Contents

Clustering Human Activity Sensor Data

Human activity sensor data contains observations derived from sensor measurements taken from smartphones worn by people while doing different activities (walking, lying, sitting). The series of measurements were run through a feature extractor to compute 561 attributes per observation. The goal of this analysis is to identify clusters of similar activities and what they may represent.

The dataset is courtesy:
Davide Anguita, Alessandro Ghio, Luca Oneto, Xavier Parra and Jorge L.
Reyes-Ortiz. Human Activity Recognition on Smartphones using a
Multiclass Hardware-Friendly Support Vector Machine. International
Workshop of Ambient Assisted Living (IWAAL 2012). Vitoria-Gasteiz,
Spain.
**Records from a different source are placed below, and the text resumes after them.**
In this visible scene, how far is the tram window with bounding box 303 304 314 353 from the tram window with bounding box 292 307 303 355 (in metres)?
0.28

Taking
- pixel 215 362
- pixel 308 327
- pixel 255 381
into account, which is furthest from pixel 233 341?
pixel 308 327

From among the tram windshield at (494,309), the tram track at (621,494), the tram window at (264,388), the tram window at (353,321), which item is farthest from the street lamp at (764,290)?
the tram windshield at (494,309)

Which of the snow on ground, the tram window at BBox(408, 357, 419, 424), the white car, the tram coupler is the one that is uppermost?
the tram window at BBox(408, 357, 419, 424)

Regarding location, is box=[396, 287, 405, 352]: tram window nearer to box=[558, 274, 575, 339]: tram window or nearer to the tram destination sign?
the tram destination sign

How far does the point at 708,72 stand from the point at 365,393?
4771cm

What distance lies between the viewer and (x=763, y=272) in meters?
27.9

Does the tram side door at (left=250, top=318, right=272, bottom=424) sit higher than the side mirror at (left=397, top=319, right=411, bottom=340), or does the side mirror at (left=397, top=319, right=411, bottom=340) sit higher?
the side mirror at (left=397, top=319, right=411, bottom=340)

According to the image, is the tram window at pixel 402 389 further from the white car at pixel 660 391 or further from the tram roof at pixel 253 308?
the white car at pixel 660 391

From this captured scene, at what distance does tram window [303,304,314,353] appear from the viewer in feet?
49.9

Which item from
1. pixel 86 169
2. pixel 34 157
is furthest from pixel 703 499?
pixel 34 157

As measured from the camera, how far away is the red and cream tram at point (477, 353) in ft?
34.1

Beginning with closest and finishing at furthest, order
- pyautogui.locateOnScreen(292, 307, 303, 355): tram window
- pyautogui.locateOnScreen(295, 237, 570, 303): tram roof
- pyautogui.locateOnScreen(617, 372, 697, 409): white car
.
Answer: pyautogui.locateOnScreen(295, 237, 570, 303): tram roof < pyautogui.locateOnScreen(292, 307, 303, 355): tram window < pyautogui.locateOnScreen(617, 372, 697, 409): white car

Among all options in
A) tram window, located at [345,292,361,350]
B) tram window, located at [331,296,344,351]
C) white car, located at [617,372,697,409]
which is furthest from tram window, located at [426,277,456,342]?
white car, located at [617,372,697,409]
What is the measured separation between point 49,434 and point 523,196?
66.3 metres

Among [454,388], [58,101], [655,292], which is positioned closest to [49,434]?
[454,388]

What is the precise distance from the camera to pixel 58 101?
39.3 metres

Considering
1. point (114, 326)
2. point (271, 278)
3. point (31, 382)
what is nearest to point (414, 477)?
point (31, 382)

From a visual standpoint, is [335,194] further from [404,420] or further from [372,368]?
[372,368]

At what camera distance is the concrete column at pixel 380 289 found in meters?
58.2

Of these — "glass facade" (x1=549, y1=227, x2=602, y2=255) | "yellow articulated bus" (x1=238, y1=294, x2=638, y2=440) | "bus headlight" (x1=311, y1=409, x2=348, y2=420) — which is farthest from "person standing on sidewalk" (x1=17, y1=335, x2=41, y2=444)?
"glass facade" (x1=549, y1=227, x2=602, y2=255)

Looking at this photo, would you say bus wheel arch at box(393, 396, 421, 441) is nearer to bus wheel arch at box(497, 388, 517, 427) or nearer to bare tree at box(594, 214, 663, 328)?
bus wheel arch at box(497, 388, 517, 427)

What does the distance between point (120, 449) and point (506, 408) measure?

Dec 2012
% Copyright 2014 MathWorks, Inc.

Load Data

The data is saved in a MAT file. Each row of the variable Xtrain represents one person/instance. Clusters can be found by grouping similar rows of Xtrain. The list of 561 features is also imported.

%load Data\HAData Xtrain features

Xtrain = importXdata('Data/X_train.txt');
features = importfeatures('Data/features.txt');

Visualize dataset

This dataset has 561 columns or variables making it a high-dimensional dataset that is inherently hard to visualize. We must therefore choose certain columns of data or reduce the number of dimensions

Dimensionality Reduction - PCA

Principal component analysis (PCA) is one of the most popular methods of reducing the dimensionality of the data by computing orthogonal dimensions of maximum variance of the dataset. In this case, note that a few principal components capture a good portion of the variance in the dataset but that variance captured doesn't grow very fast with an increase in the number of principal components.
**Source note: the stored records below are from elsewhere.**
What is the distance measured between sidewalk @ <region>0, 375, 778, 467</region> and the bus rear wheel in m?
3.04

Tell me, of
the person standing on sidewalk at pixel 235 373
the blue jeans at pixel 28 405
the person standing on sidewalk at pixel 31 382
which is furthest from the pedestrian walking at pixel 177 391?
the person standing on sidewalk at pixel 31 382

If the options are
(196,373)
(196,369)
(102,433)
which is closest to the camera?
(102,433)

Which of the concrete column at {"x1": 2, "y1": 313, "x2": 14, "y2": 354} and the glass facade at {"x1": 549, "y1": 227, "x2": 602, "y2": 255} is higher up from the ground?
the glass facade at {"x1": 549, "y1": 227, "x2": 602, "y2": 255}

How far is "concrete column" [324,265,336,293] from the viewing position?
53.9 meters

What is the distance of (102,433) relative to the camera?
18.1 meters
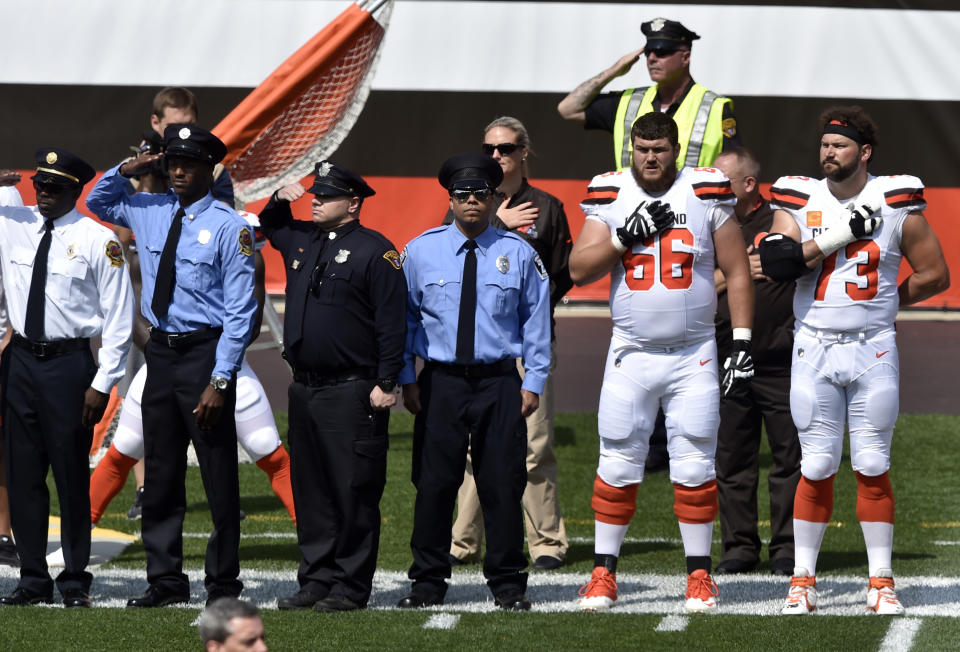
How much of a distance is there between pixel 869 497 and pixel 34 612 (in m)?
3.56

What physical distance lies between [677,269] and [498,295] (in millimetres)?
765

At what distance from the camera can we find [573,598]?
7.52 metres

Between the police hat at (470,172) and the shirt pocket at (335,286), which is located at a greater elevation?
the police hat at (470,172)

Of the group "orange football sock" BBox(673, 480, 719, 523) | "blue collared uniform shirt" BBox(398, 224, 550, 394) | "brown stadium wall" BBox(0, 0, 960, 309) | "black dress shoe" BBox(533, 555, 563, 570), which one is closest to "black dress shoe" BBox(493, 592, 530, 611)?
"orange football sock" BBox(673, 480, 719, 523)

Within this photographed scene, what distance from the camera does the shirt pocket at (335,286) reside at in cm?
710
[coeff,score,latent] = pca(Xtrain);

clf
plot([latent(1:10)/sum(latent) cumsum(latent(1:10))/sum(latent)]*100);
xlabel('# of principal component');
ylabel('% of variance of dataset explained');
grid on

Visualize Clustering Using Reduced Data

We can perform a pairwise scatter plots of the scores (loadings) of each observation for a few principal components. In addition to plotting the points, we calculate and plot the density at each point using a heatmap so that the structure of the dataset becomes apparent. Alex Sanchez's scatplot (http://www.mathworks.com/matlabcentral/fileexchange/8577-scatplot) is used for this purpose. One can start to identify clusters visually from this plot.
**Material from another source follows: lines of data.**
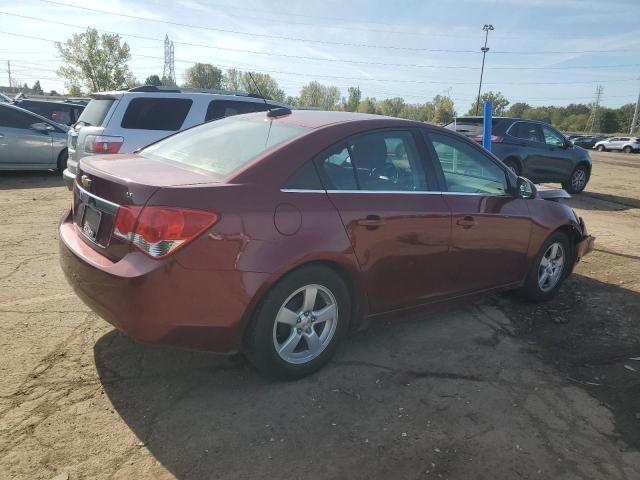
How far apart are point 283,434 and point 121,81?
234ft

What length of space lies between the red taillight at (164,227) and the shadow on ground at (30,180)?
29.2ft

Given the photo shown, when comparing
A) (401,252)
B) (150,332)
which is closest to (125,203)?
(150,332)

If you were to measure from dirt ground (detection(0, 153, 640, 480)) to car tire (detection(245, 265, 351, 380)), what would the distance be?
15 centimetres

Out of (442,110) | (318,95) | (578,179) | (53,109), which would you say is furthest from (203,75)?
(578,179)

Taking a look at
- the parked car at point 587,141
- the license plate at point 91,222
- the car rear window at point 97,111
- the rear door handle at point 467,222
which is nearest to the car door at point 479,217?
the rear door handle at point 467,222

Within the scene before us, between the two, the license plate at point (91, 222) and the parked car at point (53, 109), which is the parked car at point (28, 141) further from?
the license plate at point (91, 222)

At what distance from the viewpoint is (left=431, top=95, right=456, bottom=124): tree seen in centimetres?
7053

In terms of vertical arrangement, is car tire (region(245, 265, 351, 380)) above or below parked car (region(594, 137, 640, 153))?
below

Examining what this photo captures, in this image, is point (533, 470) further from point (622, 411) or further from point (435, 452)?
point (622, 411)

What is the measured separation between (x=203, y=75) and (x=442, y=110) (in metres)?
44.0

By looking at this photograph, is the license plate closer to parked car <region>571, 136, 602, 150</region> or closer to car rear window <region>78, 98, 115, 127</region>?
car rear window <region>78, 98, 115, 127</region>

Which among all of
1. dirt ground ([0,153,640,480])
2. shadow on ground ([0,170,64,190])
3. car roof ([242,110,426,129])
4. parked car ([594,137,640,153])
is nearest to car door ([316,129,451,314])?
car roof ([242,110,426,129])

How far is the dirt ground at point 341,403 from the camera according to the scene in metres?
2.41

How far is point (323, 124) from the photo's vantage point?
10.7 ft
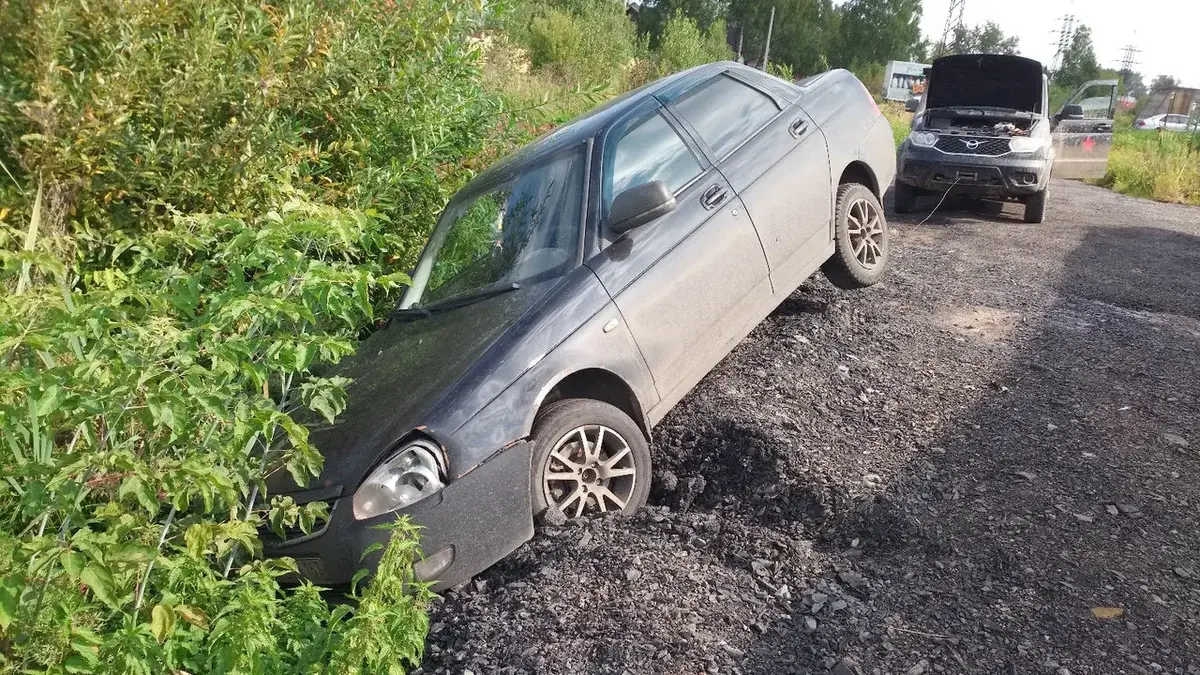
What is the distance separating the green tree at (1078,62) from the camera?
6669 cm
pairscatter(score(:,1:4),[],[],'showdensity', false);

K-Means Clustering

Perform K-means clustering to identify 3 clusters in the data set. The correlation distance metric is used and the clustering is performed 5 times with different initial guesses (to prevent local minima solutions).

We can visualize cluster identity using a colored pair-scatter plot on the PCA scores.

rng default
nClust = 3;
kidx = kmeans(Xtrain, nClust, 'distance', 'correlation', 'replicates', 5);

pairscatter(score(:,1:4), [], kidx);

Cluster Evaluation - Visualization of Similarity

One method of evaluating the clustering is to visualize the matrix of distances sorted by cluster membership. This can help easily visualize within-cluster and between-cluster distances between groups.

Here, because visualizing 7352^2 points is overkill, we will sample 1000 points from the dataset uniformly without replacement.

% Sample 1000 points uniformly
Nsample = 1000;
[Xsample, ind] = datasample(Xtrain, Nsample, 'Replace', false);
ksample = kidx(ind);

% Compute pairwise distances
dists = pdist(Xsample, 'correlation');
Z = squareform(dists);

% Visualize cluster similarity by using a heatmap
[~,idx] = sort(ksample);
figure
heatmap(Z(idx,idx),ksample(idx),ksample(idx),[],'colormap',@bone,'uselogcolormap',true);
ylabel('Cluster')
title('Distance between observations grouped by cluster')
axis square

Cluster Evaluation - Silhouette Value

Another metric for evaluating clusters is the silhouette value. This is a measure of how close each point in one cluster is to points in the neighboring clusters. This measure ranges from +1, indicating points that are very distant from neighboring clusters, through 0, indicating points that are not distinctly in one cluster or another, to -1, indicating points that are probably assigned to the wrong cluster.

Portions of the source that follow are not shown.